TASK DIRECTIONS: Reproduce verbatim the stretch of the interview on language from "Rumpus: Maybe they’ll" through "books to somebody.".

Rumpus: I’m fascinated by that, the way language shapes the world.
Ford: Oh my God, yes. Language is so pleasurable. I don’t use it, but this is why I worry about things like Twitter and texting. Maybe there’s some pleasure in “OMG” and things like that, but I’ve not been able to find it. I just like words. When I was young, and I had to learn to read, I had great difficulty. I experienced the beauty and the non-cognitive quality of language. Its poetic, corporeal quality. How many syllables a word has. Synonyms and antonyms. How many fricatives. All of those things. It’s so part-and-parcel to me of what language is. So I’m alarmed when I see language being reduced to short little telegraphic spasms of communication.
Rumpus: Telegraphic is the right word. In some ways, things like Twitter seem like a return to the telegraph machine.
Ford: People write me emails and they use these telegraphic acronyms. I don’t even know what the fuck they are! [Laughs.] I just happen to know OMG because I think that’s the kind of thing Frank would think is hilarious. I can’t even remember another one now. I’m sure you know thousands of them, because you’re a young man, and I’m an old man, and I’m not supposed to know them.
Rumpus: Things swing back and forth, though. When I taught writing at the university level, some of my students would say they’d have to delete Twitter off of their phones so they could write a paper. Only something like 10 pages, but still. They couldn’t concentrate. So I wonder if people will start switching off. Going back to books.
Ford: I think you’re right. There’s hope. The absurdity will finally catch up with us. People will think to themselves, I haven’t gained anything from this—I wonder if there’s something I used to do that I could try again.
Rumpus: Maybe they’ll go to the library and pick up a book.
Ford: I was at the post office earlier and I saw someone packaging up two books to send to someone. I thought, how nice: They’re actually sending books to somebody.

INFORMATION SHOWN:

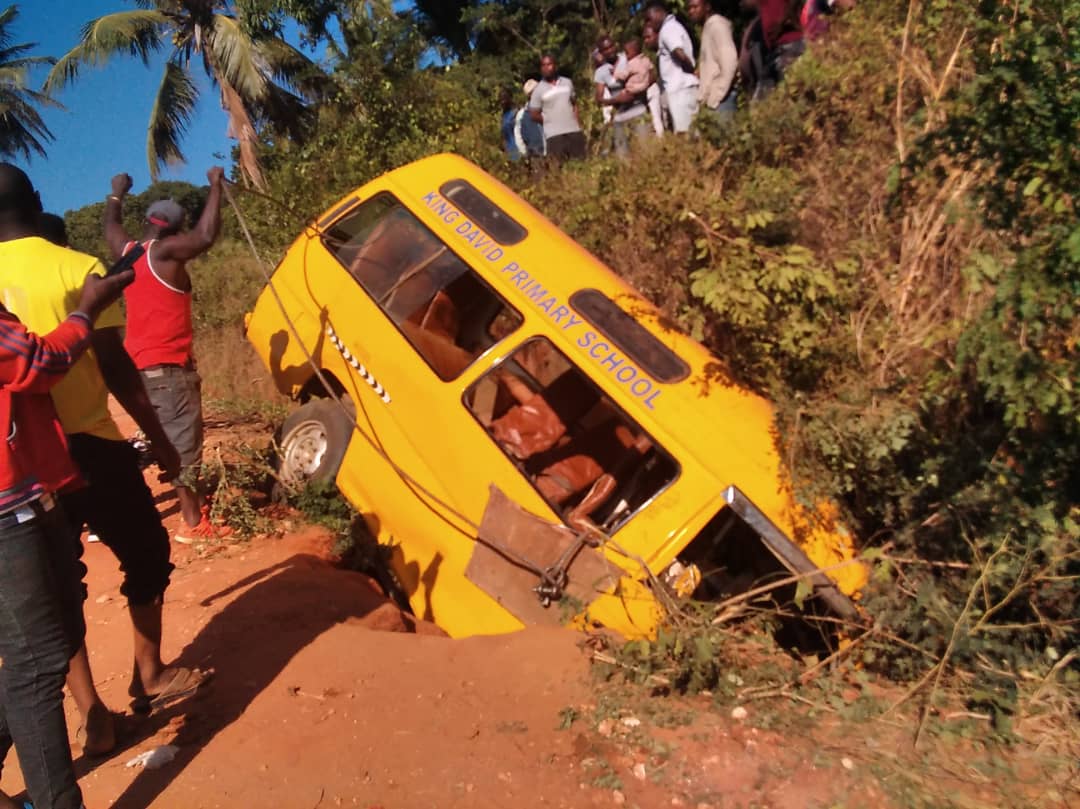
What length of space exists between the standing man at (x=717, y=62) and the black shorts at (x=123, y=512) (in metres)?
6.50

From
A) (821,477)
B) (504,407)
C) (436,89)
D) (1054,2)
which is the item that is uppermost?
(436,89)

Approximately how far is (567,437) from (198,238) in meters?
2.45

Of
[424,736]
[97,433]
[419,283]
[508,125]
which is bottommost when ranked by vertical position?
[424,736]

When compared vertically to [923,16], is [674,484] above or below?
below

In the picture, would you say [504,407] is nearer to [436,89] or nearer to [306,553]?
[306,553]

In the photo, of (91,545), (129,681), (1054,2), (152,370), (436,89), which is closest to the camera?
(1054,2)

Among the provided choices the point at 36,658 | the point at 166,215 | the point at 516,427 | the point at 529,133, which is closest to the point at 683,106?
the point at 529,133

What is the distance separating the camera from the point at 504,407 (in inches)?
199

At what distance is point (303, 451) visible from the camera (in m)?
6.08

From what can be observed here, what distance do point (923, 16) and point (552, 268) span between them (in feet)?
12.7

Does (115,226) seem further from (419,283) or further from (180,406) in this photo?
(419,283)

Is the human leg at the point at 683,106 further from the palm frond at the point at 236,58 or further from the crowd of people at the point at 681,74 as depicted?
the palm frond at the point at 236,58

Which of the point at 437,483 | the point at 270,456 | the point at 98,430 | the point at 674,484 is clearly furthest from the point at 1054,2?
the point at 270,456

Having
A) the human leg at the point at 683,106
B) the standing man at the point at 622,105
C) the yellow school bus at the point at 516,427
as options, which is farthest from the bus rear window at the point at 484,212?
the human leg at the point at 683,106
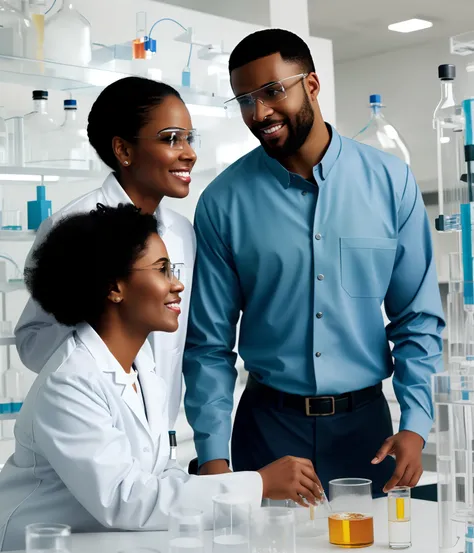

TASK SOLUTION:
Rumpus: Maybe they’ll go to the library and pick up a book.
Ford: I was at the post office earlier and I saw someone packaging up two books to send to someone. I thought, how nice: They’re actually sending books to somebody.